Merideth Broughton, a paramedic living an hour north of Calgary in Torrington, Alta., has made the same decision. She had planned to travel throughout the U.S. Midwest with her dog Scout this summer:
But between the trade tariffs and the horror of detained migrant children, Broughton just won’t do it. “I can’t in good conscience contribute to that economy or that government,” she says. Instead, she and Scout will stick to the Badlands of southern Alberta and wander through Saskatchewan to visit friends and family.
Want to get in on the action? Here are two videos that may help inform your choices:


  1. .. I see this movement (awakening) as a fascinating guerilla phenomena. Its an individual decision, followed by individual action. A few of us, like you, me, Steve Paikan etc are exchanging views.. but its a silent cultural event. I don't send a tweet at Donald Trump.. I just do my thing.. feel bad for individual companies losing market and value.. But Trump is America's problem.. not mine. I can find everything I need in Canada.. or adapt as required. And America's economy gets another mouse sized bite taken from it.. The bigger bite is people like Steve Paiken.. who now choose not to do the family trip in the USA.. and perhaps PEI will instead benefit. And the Paikens or folks like them, will eat lobster or scallops, catch a minor league baseball game or camp near the Bay of Fundy and buy local.

    This is what is called 'natural consequences' in social work.. and anyone who suggests we can placate Donald Trump.. or expand out NATO spending is nutso.. We have American patrol boats, confronting Canadian lobstermen in our territorial waters.. seeking illegal immigrants. And we can't get a chopper overhead, or a Coast Guard vessel.. or a Search & Rescue patrol out there to say 'What are you doing? Get out of our waters, pronto!'

    Trump will likely bankrupt many border states who's economy is integrated with Canada or Mexico. China just turned to Russia for its massive soyabean annual purchase.. the list goes on and on.. and maybe soon, Robert Mueller will lower the boom.. & more losers like Greg Pruitt will go spend more time with their families..

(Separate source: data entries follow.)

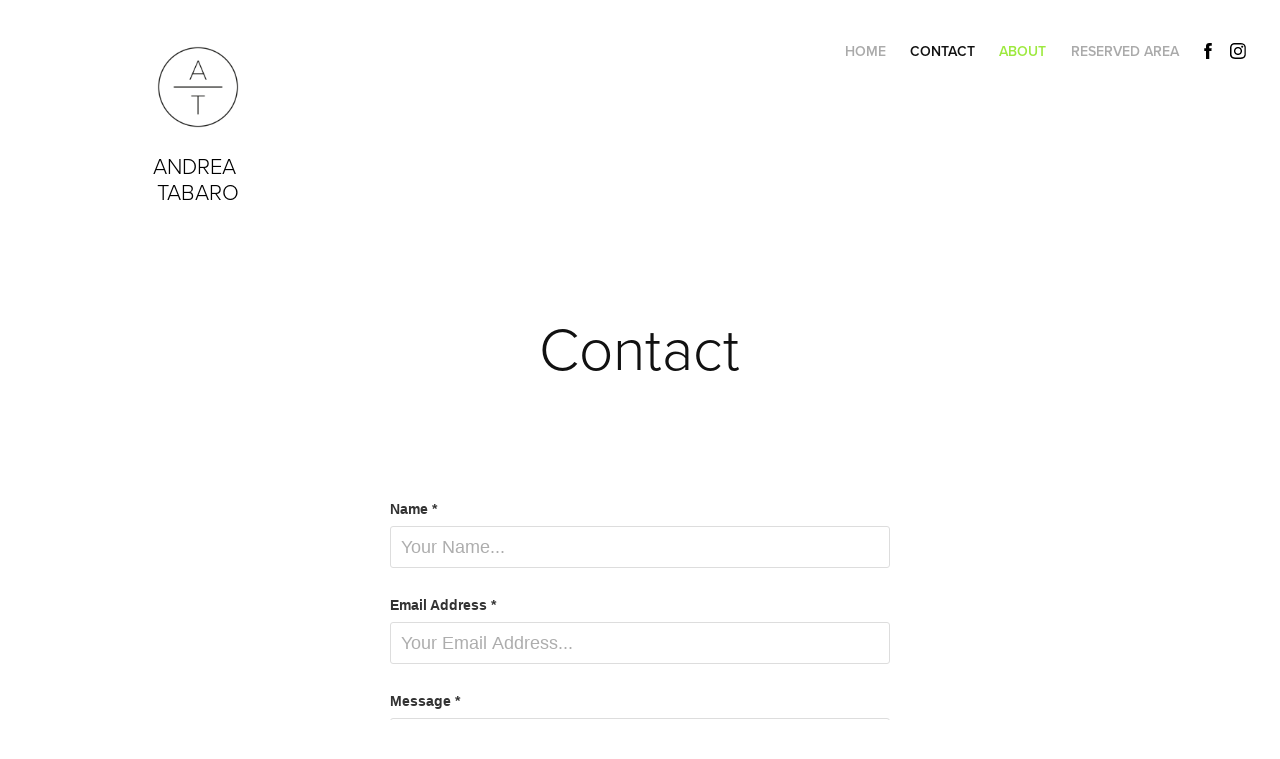

--- FILE ---
content_type: text/plain
request_url: https://www.google-analytics.com/j/collect?v=1&_v=j102&a=1350132132&t=pageview&_s=1&dl=https%3A%2F%2Fandreatabaro.com%2Fcopia-di-contact&ul=en-us%40posix&dt=Andrea%20Tabaro%20-%20Contact&sr=1280x720&vp=1280x720&_u=IEBAAEABAAAAACAAI~&jid=764642325&gjid=862023837&cid=2100784374.1769026789&tid=UA-123658629-1&_gid=2133114312.1769026789&_r=1&_slc=1&z=1886793847
body_size: -451
content:
2,cG-HD6MSK8ZW7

    1. Whatever damage is inflicted on the American economy will likely go unnoticed by the Orange Ogre, Sal, but perhaps the aggregate will be enough to influence Americans' voting choices in the future. If not, at least these times might result in a reawakening of Canadian pride that too many have allowed to grow dormant.

  2. Here's the text of my Independence Day email I sent to an old American buddy:

    "Happy Independence Day, the day on which Americans can celebrate achieving freedom from your previous king. It would have been a fitting day to get rid of the current king."

    1. You are being kind and restrained, Mound, when you associate Trump with kingship. I have more unflattering designations that I would be happy to send along.